Ingredients (11 ingredients)

  • 600 g Potatoes, waxy
  • 500 g Brussels sprouts
  • 1 Stück Onion
  • 3 EL Butter
  • 3 EL Flour
  • 250 ml Vegetable broth
  • 250 g Cream
  • 100 g Mozzarella, grated
  • 1 Prise Salt
  • 1 Prise Pepper
  • 1 Prise Nutmeg

Preparation (5 steps)

1

Chop the onions

Thermomix® Setting
3 sec/Speed 5

Place 1 onion in the mixing bowl and chop for 3 sec./speed 5. Transfer.

3 sec
2

Pre-cook potatoes and Brussels sprouts

Thermomix® Setting
10 min/Varoma/Speed 1 + 5 min/Varoma/Speed 1 Varoma

Peel 600 g potatoes, dice them and place them in the simmering basket. Clean and halve 500 g Brussels sprouts. Add 1000 ml water to the mixing bowl, insert the simmering basket, pre-cook the potatoes for 10 min./Varoma/speed 1. Add the Brussels sprouts and cook for another 5 min./Varoma/speed 1. Drain the potatoes and Brussels sprouts and set aside.

15 min
3

Prepare the roux

Thermomix® Setting
3 min/248°F/Speed 1 + 3 min/248°F/Speed 1 + 2 min/248°F/Speed 2 + 5 min/194°F/Speed 3 194°F

Add 3 tbsp butter to the mixing bowl and melt for 3 min./120°C/speed 1. Add chopped onion and sauté for 3 min./120°C/speed 1. Add 3 tbsp flour and stir in for 2 min./120°C/speed 2. Slowly add 250 ml vegetable broth and 250 g cream through the lid opening and cook for 5 min./90°C/speed 3.

13 min
4

Season and mix

Thermomix® Setting
1 min/Gentle stir speed/Linkslauf Reverse

Season with salt, pepper and nutmeg.
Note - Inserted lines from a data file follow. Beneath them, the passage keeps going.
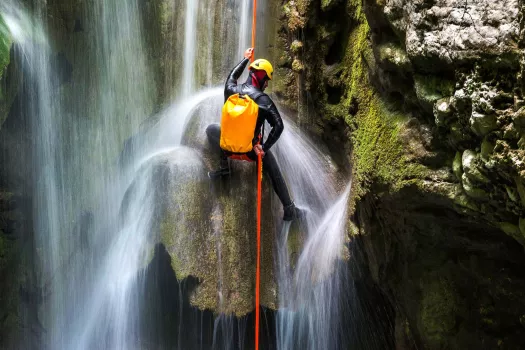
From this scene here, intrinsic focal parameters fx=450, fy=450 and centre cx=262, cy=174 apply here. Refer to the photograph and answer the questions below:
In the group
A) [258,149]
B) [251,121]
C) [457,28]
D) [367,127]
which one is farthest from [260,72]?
[457,28]

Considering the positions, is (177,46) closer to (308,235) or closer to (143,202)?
(143,202)

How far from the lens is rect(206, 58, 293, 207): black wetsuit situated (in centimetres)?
551

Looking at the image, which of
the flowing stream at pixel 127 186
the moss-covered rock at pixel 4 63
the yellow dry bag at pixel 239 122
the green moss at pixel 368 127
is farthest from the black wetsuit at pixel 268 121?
the moss-covered rock at pixel 4 63

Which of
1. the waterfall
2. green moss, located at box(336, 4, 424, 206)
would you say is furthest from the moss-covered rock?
green moss, located at box(336, 4, 424, 206)

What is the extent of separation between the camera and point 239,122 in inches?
211

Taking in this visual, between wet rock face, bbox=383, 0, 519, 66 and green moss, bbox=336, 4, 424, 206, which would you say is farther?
green moss, bbox=336, 4, 424, 206

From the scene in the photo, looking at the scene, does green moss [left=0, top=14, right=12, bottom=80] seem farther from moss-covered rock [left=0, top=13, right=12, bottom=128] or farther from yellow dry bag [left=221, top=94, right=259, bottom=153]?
yellow dry bag [left=221, top=94, right=259, bottom=153]

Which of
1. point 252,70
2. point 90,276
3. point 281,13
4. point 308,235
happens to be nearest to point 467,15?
point 252,70

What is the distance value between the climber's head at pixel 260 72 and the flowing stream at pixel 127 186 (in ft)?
3.91

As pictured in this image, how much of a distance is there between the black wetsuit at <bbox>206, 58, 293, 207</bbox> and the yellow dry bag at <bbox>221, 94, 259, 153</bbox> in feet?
0.51

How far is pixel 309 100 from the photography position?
665cm

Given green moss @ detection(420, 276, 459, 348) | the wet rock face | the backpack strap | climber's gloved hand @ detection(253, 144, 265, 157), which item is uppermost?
the wet rock face

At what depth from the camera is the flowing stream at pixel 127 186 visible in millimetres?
6176

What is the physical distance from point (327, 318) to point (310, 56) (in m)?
3.68
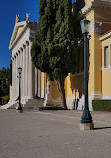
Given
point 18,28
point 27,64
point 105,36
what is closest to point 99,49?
point 105,36

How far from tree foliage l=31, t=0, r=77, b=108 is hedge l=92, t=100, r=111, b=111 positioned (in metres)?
4.28

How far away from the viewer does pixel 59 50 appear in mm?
23828

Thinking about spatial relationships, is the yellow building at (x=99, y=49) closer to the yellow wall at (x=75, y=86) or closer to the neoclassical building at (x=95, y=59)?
the neoclassical building at (x=95, y=59)

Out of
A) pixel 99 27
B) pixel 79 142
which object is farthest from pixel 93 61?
pixel 79 142

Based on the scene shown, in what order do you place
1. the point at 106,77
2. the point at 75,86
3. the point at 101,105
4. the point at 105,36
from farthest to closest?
the point at 75,86 → the point at 106,77 → the point at 105,36 → the point at 101,105

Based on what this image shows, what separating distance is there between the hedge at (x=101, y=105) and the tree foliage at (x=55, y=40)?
4279 mm

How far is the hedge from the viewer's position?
794 inches

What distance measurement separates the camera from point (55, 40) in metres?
24.2

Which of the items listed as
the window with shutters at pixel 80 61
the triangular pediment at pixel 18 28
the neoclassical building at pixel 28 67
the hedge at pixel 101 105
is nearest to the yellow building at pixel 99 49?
the hedge at pixel 101 105

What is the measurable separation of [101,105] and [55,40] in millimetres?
7300

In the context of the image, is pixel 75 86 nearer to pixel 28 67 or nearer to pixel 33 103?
pixel 33 103

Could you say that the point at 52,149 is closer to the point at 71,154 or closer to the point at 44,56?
the point at 71,154

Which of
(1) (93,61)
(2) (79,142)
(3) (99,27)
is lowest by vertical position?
(2) (79,142)

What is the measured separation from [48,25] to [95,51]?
5.14 m
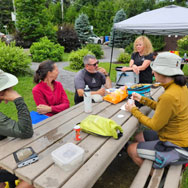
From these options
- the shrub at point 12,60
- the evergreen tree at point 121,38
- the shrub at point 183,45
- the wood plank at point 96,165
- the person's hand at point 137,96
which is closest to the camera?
the wood plank at point 96,165

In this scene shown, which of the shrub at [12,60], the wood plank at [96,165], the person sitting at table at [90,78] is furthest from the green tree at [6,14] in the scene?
the wood plank at [96,165]

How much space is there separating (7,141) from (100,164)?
35.9 inches

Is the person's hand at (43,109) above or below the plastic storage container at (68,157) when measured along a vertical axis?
below

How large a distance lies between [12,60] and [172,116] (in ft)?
19.8

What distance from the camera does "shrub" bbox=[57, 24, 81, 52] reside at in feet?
50.4

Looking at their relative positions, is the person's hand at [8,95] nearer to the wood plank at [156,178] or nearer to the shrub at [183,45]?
the wood plank at [156,178]

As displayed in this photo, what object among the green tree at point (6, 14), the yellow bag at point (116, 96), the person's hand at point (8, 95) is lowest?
the yellow bag at point (116, 96)

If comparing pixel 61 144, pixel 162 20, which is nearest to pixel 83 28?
pixel 162 20

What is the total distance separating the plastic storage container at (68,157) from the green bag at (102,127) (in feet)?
1.15

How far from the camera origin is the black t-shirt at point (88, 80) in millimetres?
2964

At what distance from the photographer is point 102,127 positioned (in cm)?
164

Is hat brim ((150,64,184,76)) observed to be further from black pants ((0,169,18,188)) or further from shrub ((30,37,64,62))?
shrub ((30,37,64,62))

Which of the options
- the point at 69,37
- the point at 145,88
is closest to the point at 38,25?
the point at 69,37

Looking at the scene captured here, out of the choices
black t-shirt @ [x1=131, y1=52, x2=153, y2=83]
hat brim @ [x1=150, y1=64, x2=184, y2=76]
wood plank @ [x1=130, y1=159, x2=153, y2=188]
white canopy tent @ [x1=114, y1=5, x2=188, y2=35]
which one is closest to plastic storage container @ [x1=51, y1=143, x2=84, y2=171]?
wood plank @ [x1=130, y1=159, x2=153, y2=188]
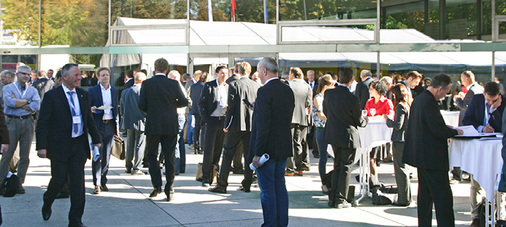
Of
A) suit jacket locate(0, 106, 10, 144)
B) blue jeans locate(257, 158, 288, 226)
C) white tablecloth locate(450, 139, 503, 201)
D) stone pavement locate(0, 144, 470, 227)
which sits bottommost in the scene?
stone pavement locate(0, 144, 470, 227)

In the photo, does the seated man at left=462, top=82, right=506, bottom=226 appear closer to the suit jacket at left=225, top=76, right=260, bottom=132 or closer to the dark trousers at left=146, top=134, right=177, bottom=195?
the suit jacket at left=225, top=76, right=260, bottom=132

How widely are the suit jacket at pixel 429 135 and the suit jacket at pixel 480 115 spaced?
6.14 ft

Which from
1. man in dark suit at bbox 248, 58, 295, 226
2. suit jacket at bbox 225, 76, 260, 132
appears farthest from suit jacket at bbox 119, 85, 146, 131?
man in dark suit at bbox 248, 58, 295, 226

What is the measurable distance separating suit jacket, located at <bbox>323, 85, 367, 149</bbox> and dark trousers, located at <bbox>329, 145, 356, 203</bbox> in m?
0.14

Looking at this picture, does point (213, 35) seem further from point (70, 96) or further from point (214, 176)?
point (70, 96)

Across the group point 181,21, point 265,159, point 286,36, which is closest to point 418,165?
point 265,159

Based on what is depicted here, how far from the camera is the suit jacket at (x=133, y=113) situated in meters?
10.0

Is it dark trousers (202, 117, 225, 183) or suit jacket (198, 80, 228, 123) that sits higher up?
suit jacket (198, 80, 228, 123)

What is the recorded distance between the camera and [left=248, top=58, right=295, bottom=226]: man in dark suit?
19.6 ft

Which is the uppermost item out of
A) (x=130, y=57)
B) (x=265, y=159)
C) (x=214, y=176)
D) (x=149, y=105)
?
(x=130, y=57)

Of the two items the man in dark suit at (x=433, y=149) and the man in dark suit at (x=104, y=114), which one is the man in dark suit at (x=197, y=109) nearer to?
the man in dark suit at (x=104, y=114)

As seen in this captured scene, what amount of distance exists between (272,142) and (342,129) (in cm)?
183

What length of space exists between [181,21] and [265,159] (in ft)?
39.0

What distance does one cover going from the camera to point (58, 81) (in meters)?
9.88
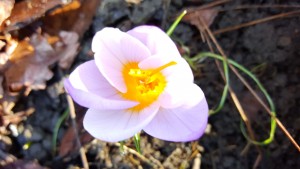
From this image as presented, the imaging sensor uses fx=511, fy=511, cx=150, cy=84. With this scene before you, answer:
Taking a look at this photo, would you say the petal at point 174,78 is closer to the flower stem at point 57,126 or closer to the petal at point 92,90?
the petal at point 92,90

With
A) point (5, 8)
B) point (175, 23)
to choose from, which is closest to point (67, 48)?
point (5, 8)

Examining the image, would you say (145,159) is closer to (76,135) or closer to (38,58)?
(76,135)

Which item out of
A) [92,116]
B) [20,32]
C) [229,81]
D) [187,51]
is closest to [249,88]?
[229,81]

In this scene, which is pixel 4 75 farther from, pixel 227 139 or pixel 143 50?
pixel 227 139

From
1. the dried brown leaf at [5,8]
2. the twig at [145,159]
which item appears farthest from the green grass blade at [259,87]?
the dried brown leaf at [5,8]

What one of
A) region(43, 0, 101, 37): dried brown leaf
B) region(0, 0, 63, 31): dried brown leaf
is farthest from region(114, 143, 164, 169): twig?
region(0, 0, 63, 31): dried brown leaf
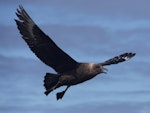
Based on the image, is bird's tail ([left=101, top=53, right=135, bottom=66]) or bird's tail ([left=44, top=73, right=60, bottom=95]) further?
bird's tail ([left=101, top=53, right=135, bottom=66])

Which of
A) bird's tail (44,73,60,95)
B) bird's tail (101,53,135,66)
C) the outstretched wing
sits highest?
bird's tail (101,53,135,66)

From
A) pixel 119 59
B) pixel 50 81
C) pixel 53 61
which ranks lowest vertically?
pixel 50 81

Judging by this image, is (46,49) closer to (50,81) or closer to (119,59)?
(50,81)

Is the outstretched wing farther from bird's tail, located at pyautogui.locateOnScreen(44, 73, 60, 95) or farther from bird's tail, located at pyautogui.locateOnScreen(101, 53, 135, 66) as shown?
bird's tail, located at pyautogui.locateOnScreen(101, 53, 135, 66)

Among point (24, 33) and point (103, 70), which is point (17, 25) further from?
point (103, 70)

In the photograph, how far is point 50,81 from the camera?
A: 43.5 feet

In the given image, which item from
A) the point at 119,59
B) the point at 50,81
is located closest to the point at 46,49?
the point at 50,81

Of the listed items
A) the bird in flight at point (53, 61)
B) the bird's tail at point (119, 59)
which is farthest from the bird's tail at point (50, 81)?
the bird's tail at point (119, 59)

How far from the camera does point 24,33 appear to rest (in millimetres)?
13672

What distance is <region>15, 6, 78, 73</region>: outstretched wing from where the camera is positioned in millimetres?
13195

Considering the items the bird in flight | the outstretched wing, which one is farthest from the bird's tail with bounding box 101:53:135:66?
the outstretched wing

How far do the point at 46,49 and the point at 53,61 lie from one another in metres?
0.38

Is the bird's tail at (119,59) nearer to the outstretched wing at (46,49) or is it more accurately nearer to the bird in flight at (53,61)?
the bird in flight at (53,61)

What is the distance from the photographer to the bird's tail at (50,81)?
1321 centimetres
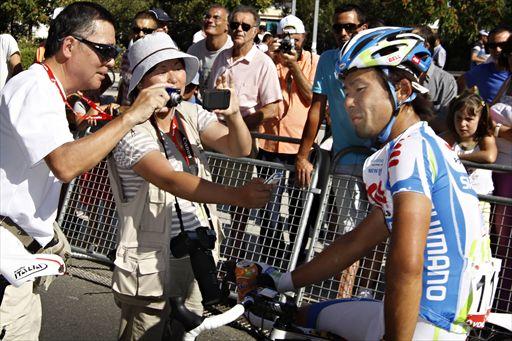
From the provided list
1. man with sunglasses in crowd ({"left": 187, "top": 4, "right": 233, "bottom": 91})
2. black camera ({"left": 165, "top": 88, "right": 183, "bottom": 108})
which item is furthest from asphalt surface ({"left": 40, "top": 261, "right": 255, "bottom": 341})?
black camera ({"left": 165, "top": 88, "right": 183, "bottom": 108})

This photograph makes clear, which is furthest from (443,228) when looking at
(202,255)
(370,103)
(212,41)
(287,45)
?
(212,41)

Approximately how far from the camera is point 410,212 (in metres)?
2.57

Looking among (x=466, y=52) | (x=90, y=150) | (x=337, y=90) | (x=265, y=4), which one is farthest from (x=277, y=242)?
(x=466, y=52)

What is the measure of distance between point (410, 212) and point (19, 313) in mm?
1941

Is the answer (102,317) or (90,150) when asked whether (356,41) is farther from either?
(102,317)

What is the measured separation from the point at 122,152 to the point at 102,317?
2.39 metres

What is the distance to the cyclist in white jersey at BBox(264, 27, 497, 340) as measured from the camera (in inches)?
101

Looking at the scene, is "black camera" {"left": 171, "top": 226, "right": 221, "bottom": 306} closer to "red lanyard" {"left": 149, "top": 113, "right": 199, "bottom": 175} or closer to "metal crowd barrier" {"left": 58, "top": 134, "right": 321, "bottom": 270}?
"red lanyard" {"left": 149, "top": 113, "right": 199, "bottom": 175}

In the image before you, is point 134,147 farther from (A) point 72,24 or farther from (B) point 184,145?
(A) point 72,24

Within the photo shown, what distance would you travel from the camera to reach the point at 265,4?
3253 centimetres

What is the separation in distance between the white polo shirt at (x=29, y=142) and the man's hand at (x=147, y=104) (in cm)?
29

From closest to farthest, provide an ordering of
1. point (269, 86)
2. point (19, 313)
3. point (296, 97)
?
point (19, 313) < point (269, 86) < point (296, 97)

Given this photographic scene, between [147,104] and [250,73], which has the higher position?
[250,73]

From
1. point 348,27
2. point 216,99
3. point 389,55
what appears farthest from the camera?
point 348,27
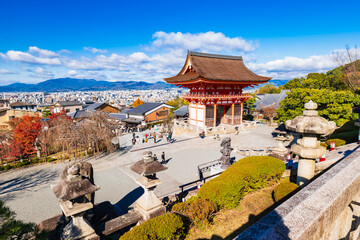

Add potatoes and Brussels sprouts to the mixing bowl and mix for 1 min./soft stirring level/reverse.

1 min
5

Bake

Thermomix® Setting
20-30 min/356°F/Ober-/Unterhitze 356°F

Pour the mixture into a greased casserole dish, sprinkle with 100 g grated mozzarella and bake in a preheated oven at 180°C top/bottom heat for 20-30 minutes.